Glaubt der Kapitän eines Jumbos, dass er Captain Kirk ist und der Flug mit seinem Flugzeug einem Videospiel gleicht, bei dem ein Neustart jederzeit möglich ist, kann akute Lebensgefahr für die Passagiere nicht ausgeschlossen werden. Ein solcher Pilot würde sofort aus dem Dienst entfernt werden. Vom „Dienst“ ausschließen, das wäre dringend auch im Hinblick auf Teile des Parlaments notwendig. Auf der politischen Kommandobrücke Deutschlands herrscht ein Zustand, der an Anarchie erinnert. Karl Lauterbach kann schalten und walten, wie er will. Nancy Faeser darf Tag für Tag der erstaunten Republik ihr Rechtsverständnis offenbaren, während Habeck ohne Konsequenzen von seinem Chef der Öffentlichkeit erklären darf, dass ein insolventer Betrieb gar nicht insolvent ist – oder so ähnlich, oder irgendwie. Was nun wer vonseiten der Regierung auf welche Weise sagt oder nicht sagt, meint oder nicht meint, wird ohnehin von Sekunde zu Sekunde im Meer der Beliebigkeit in sein Gegenteil verkehrt. Politik im Chaos, Politik im Realitätsbruch. Und dann ist da auch noch Britta Haßelmann. Russland hat gerade zu einem schweren Luftangriff auf die Ukraine angesetzt – vermutlich eine Vergeltungsmaßnahme für das ukrainische Vorgehen in Russland.

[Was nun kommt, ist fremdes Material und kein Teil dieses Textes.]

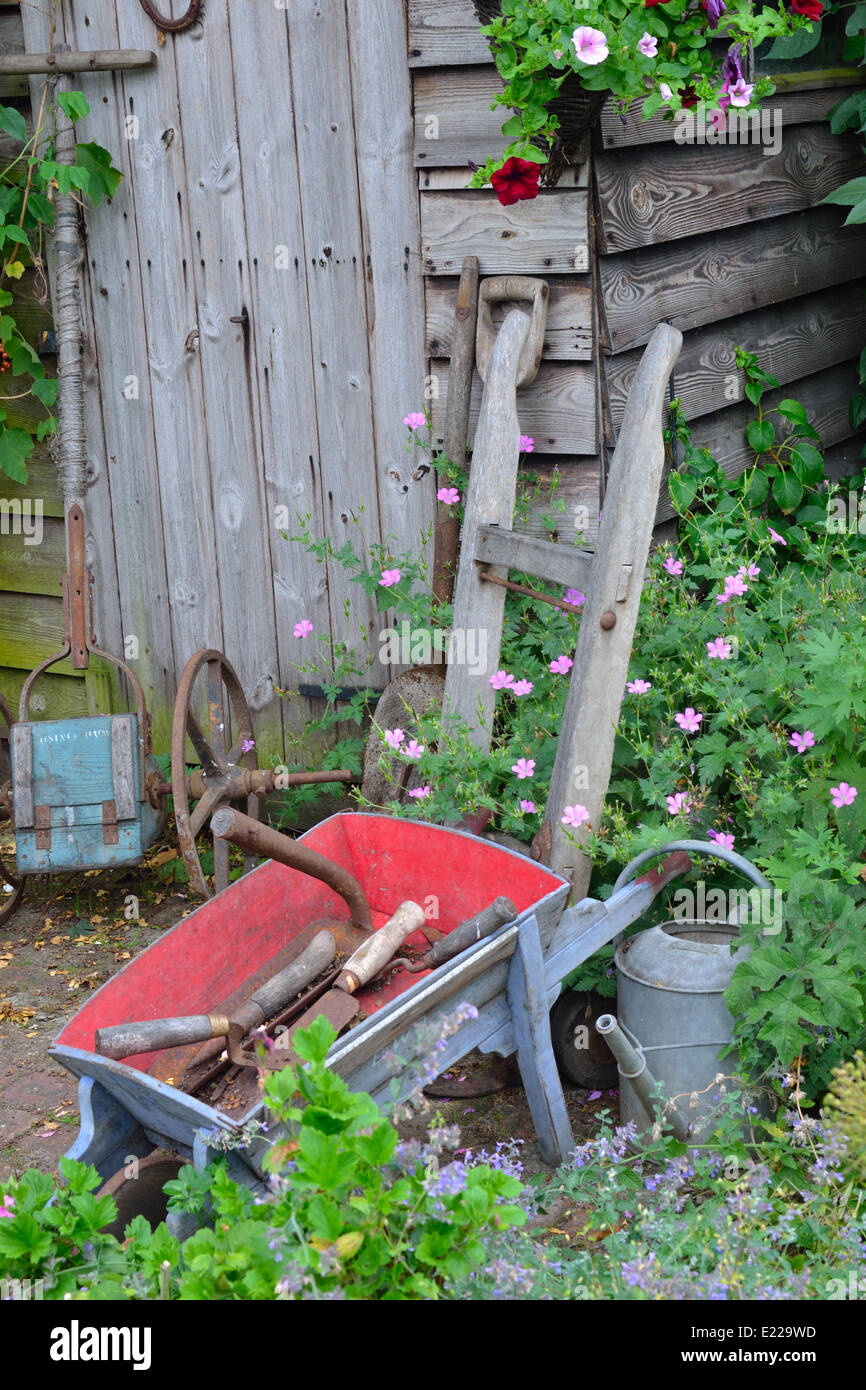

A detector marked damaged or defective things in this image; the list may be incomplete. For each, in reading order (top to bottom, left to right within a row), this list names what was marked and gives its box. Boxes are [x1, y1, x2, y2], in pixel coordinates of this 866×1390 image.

Die Bündnis-Grünenpolitikerin setzt zur Außenkommunikation an.
Wieder schwere Angriffe durch Putins Armee auf zivile Ziele und Energieinfrastruktur in der #Ukraine. Dieser Krieg bedeutet so viel Leid und Zerstörung für die Menschen in der Ukraine. #Putin kann diesen Krieg sofort stoppen. Er muss aufhören zu bomben. #StandWithUkraine https://t.co/ZtUPoH1xlC
— Britta Haßelmann (@BriHasselmann) August 26, 2024
Wer als Leser wohlwollend annimmt, ja, vielleicht sogar geradezu annehmen will, dass diese Zeilen aufgrund ihrer Geistlosigkeit nur von einem Fake-Account stammen, wird enttäuscht. Nein, die Aussagen sind dem offiziellen X-Account der Politikerin entnommen.
„Putin kann diesen Krieg sofort stoppen. Er muss aufhören zu bomben.“ So steht es da. Und vermutlich ist das Gesagte auch genau so gemeint. Es gab eine Zeit, da war es eine Selbstverständlichkeit, von Spitzenpersonal Spitzenleistung in Sachen Problemlösungskompetenz zu erwarten. Schließlich: Deshalb zahlten die Unternehmen/Bürger eine beachtliche Summe an Gehalt. Die Vergangenheitsform zeigt es: Das war mal so. Heute fällt einer Spitzenpolitikerin nach über zweieinhalb Jahren Krieg zur Lösung des „Problems“ nichts anderes ein, als Ignoranz zu kultivieren.
Das erinnert an das Verhalten eines Vierjährigen, der im Sandkasten aus einer Laune heraus zu einem Dreijährigen sagt: „Geh weg!“ Die soziale Beobachtung der sich noch im Entwicklungsstadium der Gattung Mensch befindlichen Kinder zeigt: Nach so einem Satz fliegt zunächst der Sand. Das Eimerchen und das Schippchen folgen zugleich. Der sich anschließenden Rauferei müssen die anwesenden Eltern ein Ende bereiten und ihren Sprösslingen erklären, dass so nicht miteinander umgegangen werden darf.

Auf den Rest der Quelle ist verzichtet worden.